Le changement, c’est maintenant ?
Depuis peu, je reçois plusieurs demandes de pension par semaine, quand, il y a encore quelques mois, je passais des annonces pour faire découvrir le concept de l’écurie, qui attirait principalement des propriétaires de vieux chevaux éclopés… Étrange non ? Y-aurait-il du changement dans l’air ? PAR SOPHIE DUHAMEL. ILLUSTRATION : BRUCE MILLET.
Le phénomène est apparu en fin d’année dernière, disons en novembre/décembre, à une saison où je ne prends plus, théoriquement, de nouveau pensionnaire. Pour avoir vécu des intégrations hivernales, à base de glissades dans la boue, tant pour moi que pour les équidés, de cheval mis à l’index du groupe qui attend sous la pluie à l’entrée de la stabulation avec une mine désespérée, et de longues heures de surveillance les pieds gelés et la goutte au nez, je préfère différer ces moments toujours délicats à une période plus confortable pour moi et plus sécurisante pour les chevaux. Généralement, ce n’est pas la saison où je suis sollicitée. Qui aurait l’idée de sortir son cheval du box en plein hiver pour le mettre dans une pension 100 % extérieur ? Apparemment, plus de monde que je ne le pensais...
Objectif atteint
Permettez-moi de me gargariser le temps d’un paragraphe. L’effectif de ma modeste structure est aujourd’hui au complet, j’ai atteint l’objectif qui me paraissait raisonnable (rapport à mes petits bras musclés et à la superficie limitée du terrain) à la création de mon écurie en paddock paradise, il y a cinq ans. De nouveaux pensionnaires arriveront seulement au départ d’anciens. Et j’ai une liste d’attente, si, si. En toute franchise, jusqu’à cette année, ça ne se bousculait pas au portillon ! J’ai même un peu ramé les premiers temps pour convaincre du bien fondé de la vie en troupeau, dehors H24, pieds nus…
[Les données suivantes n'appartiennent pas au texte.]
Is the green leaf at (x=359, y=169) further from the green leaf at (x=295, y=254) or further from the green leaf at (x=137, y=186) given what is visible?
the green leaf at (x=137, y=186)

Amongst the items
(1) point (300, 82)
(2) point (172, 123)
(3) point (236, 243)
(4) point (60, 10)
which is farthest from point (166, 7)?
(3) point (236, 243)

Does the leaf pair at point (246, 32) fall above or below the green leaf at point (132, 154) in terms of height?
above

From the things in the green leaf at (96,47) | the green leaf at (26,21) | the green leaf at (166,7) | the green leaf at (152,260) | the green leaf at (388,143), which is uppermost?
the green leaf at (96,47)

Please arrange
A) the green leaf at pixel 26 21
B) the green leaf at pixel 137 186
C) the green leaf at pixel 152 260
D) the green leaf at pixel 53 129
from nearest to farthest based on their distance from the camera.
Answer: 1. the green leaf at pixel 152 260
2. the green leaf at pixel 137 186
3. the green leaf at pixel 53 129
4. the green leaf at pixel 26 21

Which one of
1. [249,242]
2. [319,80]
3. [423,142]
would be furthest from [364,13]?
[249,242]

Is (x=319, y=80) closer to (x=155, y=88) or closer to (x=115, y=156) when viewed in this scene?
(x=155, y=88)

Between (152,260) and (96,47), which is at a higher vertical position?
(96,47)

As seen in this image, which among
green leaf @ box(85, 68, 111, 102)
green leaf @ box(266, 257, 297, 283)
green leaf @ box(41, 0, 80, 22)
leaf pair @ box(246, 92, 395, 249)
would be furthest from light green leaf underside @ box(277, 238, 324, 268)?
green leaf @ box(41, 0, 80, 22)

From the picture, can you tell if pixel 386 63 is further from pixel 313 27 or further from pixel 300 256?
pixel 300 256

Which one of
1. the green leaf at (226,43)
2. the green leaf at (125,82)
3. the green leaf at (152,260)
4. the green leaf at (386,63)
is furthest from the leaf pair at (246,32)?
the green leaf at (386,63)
Avec mes premiers propriétaires « militants », on se sentait parfois appartenir à un genre de secte des « chevaux au naturel », tellement nos choix d’hébergement, d’alimentation et de travail paraissaient en rupture avec un milieu conventionnel (oserais-je dire conservateur ?). Un peu comme les citadins qui « plaquent tout » pour partir vivre à la campagne, faire pousser leurs légumes et cuire leur pain, et qui sont parfois regardés avec une certaine condescendance. C’était pareil pour nous autres les piedsnudistes-adeptes-du-paddock-paradise. Et puis il y a eu 2020. Inutile, je suppose, de revenir sur les épisodes de confinement ?
2021, nouvelle ère ?
Quand, il y a quelques semaines, j’ai été sollicitée pour une pension, j’ai été flattée et rassurée sur le bien fondé de ma structure. Quand une autre demande s’est présentée quelques jours après, j’ai été surprise. À la suivante, un tantinet parano, je me suis demandée si un collègue ne me faisait pas une mauvaise blague. Ou s’il ne s’agissait pas de tentatives d’attaques de méchants tortionnaires de chevaux… Oui, j’avoue, l’année précédente a légèrement entamé ma santé mentale !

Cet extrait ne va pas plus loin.